**Exercise 1**
Could you repeat the passage from the Sylvan Glade excerpt starting with "## Verbatim (Jan" and going on through "chair for her.", word for word?
**Exercise 2**
Could you rewrite the records with "point" changed to "location" throughout, leaving everything else untouched and the pictures out?

------ Extract

It wasn't really a lie and he didn't mind if the good Captain thought less of him, for it was all part of the act.


----------



## Verbatim (Jan 30, 2007)

_The Sylvan Glade_



			
				industrygothica said:
			
		

> "Good day to you too, ma'am," Riley says as he stands up and extends his hand in greeting.  His friendly tone belied the sarcasm in the statement; he was well aware that she hadn't bid them a good day, or even said hello, for that matter.  Still, he presented a wide smile and a helping hand, though he was sure that he already didn't like the woman.
> 
> "I'm certain Mr. Himdahl will be with us soon enough.  Just getting a feel for the place, I'm sure.  Won't you sit with us?" he asks as he produces a chair for her.




"Thank you, but no. There are many things I need to see to check on besides the stew."

Glancing towards the cowled form of Shadowleaf, Captain Ghini appeared ready to speak to him when Albion/Himdahl entered the inn.

Turning around at his entrance, Albion saw the woman's features soften slightly, but was not sure what if he had missed something, or if he was seeing something that wasn't there. She simply nodded slightly at his explanation and then addressed them all.

"I asked Sven to bring me back experienced hunters from Dagger Falls, and I get a group of rowdies and merchant guards. The last merchant that brought guards with him was torn to shreds in his sleep, but so far you have fared better than he did with his first meeting. The offer is five silver per wolf slain and I would hope you realize the town is giving all they can for a bounty so high."

------------
------ Recorded information

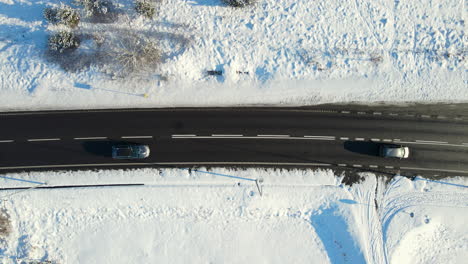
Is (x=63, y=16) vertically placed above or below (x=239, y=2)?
below

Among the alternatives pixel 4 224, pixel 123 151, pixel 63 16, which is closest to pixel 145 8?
pixel 63 16

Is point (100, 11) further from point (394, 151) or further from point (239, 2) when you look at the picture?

------------

**Result 1**
## Verbatim (Jan 30, 2007)

_The Sylvan Glade_



			
				industrygothica said:
			
		

> "Good day to you too, ma'am," Riley says as he stands up and extends his hand in greeting.  His friendly tone belied the sarcasm in the statement; he was well aware that she hadn't bid them a good day, or even said hello, for that matter.  Still, he presented a wide smile and a helping hand, though he was sure that he already didn't like the woman.
> 
> "I'm certain Mr. Himdahl will be with us soon enough.  Just getting a feel for the place, I'm sure.  Won't you sit with us?" he asks as he produces a chair for her.

**Result 2**
Is (x=63, y=16) vertically placed above or below (x=239, y=2)?
below

Among the alternatives pixel 4 224, pixel 123 151, pixel 63 16, which is closest to pixel 145 8?
pixel 63 16

Is location (100, 11) further from location (394, 151) or further from location (239, 2) when you look at the picture?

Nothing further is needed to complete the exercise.